CASH-strapped city and county councils will have to fork out millions of euro in loan repayments for land that was supposed to be transferred to a government-run scheme.

The Department of the Environment can no longer afford the scheme to bail out the councils, meaning services will have to be cut to make up the shortfall.

Councils had applied to have land that was bought for development for housing during the boom transferred to the department's Land Aggregation Scheme.

However, the department is now saying it is not agreeing any proposals without first reviewing its spending.

Under the scheme introduced in 2010, described as a "mini-NAMA for councils", local authorities would transfer ownership of land to the Housing and Sustainable Communities Agency to decide if it was to be developed or sold on the open market.

The move came after local authorities spent millions on landbanks to develop social and affordable housing during the boom, which had been approved and encouraged by the department.

The transfer of land under the scheme removed the burden of interest repayments from the local authority.

For example, Kerry County Council had applied to transfer almost 14 hectares of development land (34 acres), and now faces a bill of €750,000 for interest loan repayments next year.

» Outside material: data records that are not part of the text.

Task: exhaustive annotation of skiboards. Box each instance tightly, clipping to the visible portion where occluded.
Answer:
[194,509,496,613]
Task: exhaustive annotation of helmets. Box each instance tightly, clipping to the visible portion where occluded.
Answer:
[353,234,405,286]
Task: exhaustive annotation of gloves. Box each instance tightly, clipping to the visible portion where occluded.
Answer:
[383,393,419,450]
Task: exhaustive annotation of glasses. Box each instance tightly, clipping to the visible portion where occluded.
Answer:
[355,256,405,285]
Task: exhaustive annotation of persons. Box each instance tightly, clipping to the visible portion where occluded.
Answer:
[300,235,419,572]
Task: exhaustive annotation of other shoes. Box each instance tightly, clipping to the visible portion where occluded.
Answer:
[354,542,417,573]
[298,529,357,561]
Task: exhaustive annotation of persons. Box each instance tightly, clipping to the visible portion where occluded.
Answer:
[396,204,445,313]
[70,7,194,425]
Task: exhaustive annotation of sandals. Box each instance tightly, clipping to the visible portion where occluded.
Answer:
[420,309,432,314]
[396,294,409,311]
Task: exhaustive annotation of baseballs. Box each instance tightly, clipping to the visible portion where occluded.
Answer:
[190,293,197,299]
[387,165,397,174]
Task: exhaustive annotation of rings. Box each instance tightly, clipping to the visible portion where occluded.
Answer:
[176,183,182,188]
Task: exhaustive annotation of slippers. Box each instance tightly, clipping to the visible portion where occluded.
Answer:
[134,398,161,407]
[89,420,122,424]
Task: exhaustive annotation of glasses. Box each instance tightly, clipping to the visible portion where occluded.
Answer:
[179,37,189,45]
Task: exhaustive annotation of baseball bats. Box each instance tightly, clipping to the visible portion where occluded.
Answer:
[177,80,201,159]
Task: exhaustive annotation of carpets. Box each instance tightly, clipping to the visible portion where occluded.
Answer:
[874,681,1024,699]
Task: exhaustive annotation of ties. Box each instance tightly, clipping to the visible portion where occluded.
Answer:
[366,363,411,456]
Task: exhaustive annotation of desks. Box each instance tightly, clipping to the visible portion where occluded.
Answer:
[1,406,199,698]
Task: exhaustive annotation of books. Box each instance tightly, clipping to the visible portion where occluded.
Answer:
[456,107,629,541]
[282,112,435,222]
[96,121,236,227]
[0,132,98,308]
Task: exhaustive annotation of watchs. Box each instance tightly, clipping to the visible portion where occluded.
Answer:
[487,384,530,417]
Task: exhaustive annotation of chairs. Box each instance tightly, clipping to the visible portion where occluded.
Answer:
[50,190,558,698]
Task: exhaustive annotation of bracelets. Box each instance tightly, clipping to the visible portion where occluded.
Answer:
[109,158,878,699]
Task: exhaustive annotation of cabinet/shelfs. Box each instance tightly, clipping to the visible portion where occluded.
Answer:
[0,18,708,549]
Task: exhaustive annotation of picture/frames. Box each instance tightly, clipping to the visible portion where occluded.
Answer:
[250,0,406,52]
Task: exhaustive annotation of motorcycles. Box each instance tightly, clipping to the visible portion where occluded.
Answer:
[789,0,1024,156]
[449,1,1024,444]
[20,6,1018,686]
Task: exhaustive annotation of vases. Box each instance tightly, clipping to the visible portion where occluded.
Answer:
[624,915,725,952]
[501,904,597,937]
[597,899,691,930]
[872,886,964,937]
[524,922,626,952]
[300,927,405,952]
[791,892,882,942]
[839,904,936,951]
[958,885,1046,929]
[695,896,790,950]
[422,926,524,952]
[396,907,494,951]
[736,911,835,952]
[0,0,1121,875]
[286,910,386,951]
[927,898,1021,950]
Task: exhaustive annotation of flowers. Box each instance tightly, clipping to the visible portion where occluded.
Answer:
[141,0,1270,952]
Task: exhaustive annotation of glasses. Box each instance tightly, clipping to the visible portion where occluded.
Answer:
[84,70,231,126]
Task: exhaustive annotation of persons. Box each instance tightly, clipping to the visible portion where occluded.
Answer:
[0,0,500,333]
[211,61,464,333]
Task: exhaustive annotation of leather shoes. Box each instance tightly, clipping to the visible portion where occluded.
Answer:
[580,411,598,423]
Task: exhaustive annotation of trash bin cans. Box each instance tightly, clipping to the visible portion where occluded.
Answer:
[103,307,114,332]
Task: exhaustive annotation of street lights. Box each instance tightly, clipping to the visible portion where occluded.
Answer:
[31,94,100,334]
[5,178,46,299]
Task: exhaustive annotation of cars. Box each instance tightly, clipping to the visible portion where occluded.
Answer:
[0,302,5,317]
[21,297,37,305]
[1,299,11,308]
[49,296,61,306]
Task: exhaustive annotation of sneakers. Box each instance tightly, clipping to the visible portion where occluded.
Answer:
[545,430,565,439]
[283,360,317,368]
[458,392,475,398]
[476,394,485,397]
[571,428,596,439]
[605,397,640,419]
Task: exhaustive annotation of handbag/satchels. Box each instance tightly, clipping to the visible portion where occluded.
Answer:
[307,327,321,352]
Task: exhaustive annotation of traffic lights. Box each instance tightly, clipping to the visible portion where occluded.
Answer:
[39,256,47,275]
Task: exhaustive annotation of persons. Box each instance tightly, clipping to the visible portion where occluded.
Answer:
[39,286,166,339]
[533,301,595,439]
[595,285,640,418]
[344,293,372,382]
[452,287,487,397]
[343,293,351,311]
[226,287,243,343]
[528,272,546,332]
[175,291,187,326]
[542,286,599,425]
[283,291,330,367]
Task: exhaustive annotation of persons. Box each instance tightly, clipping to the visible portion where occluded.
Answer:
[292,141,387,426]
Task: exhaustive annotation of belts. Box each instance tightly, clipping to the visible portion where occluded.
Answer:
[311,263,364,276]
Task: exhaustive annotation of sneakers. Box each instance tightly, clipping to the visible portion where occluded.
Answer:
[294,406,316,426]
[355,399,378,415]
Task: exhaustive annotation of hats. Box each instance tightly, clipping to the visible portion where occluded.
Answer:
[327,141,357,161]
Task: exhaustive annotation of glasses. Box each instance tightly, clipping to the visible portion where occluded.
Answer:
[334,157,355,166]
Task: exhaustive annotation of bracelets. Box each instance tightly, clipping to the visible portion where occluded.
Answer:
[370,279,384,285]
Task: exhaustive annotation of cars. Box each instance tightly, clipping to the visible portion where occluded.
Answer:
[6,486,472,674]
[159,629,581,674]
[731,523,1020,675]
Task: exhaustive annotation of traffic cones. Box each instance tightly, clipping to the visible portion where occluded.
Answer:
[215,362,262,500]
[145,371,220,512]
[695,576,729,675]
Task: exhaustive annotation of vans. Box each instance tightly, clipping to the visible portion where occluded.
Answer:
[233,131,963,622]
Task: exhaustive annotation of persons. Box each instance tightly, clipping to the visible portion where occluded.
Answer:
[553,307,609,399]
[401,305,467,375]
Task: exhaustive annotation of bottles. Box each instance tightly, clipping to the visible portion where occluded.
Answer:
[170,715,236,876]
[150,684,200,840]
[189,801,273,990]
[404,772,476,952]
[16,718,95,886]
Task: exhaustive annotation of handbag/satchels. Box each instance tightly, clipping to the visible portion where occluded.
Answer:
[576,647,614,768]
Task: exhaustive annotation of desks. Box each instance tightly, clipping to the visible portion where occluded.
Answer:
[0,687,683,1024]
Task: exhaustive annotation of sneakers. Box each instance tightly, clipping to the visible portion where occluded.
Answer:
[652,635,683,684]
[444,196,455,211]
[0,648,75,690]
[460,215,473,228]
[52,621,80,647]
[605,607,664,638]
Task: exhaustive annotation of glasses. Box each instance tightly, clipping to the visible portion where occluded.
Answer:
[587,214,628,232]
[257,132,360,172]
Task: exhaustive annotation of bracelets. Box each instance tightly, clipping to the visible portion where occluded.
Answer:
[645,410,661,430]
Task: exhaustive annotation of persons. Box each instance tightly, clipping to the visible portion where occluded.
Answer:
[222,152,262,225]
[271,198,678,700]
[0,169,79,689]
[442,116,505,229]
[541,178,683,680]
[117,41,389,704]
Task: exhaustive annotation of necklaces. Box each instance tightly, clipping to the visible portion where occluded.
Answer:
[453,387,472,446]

The land was purchased between 2005 and 2007, at the height of the housing boom.

Up until now, the council had availed of a seven-year interest-free period, but this is due to run out at the end of the year.

So far, applications worth €316m in loan value have been received by the department for inclusion in the scheme and 73 sites, representing 247 hectares and just over €162m in loans, have been accepted.

But the scheme is now under review and the department is not currently processing any more applications. While the matter is waiting to be resolved, councils will have to find the cash in their budgets to service the loans.


At its monthly meeting, Kerry County Council heard this would have "serious implications" for the budget, and services would have to be cut to make up the shortfall.

Director of housing John Breen said he had been informed verbally of the changes, but formal written notification had yet to be received.

Several other local authorities that had applied to transfer land also now have to face the prospect of cutting services.

"We were encouraged to buy this land by the department and we're now in a position, like a lot of developers, where it must be paid for," Mr Breen told the Irish Independent.

Mr Breen said the department had invited applications for the Land Aggregation Scheme, and the council had complied with everything it had been asked for.

"And now, at the final hour, they've turned around and said they can't afford it, but there's going to have to be some resolution on it," he said.

"Everybody is in the same boat because they're not approving any applications, and what the department is saying is this is now a debt issue and they're looking to move it to the Department of Public Expenditure."

A spokesman for the department said funding for the scheme was agreed on condition that it be kept under continuous review.

He said the scheme was currently under review and the department was not in a position to progress any applications until this had been completed.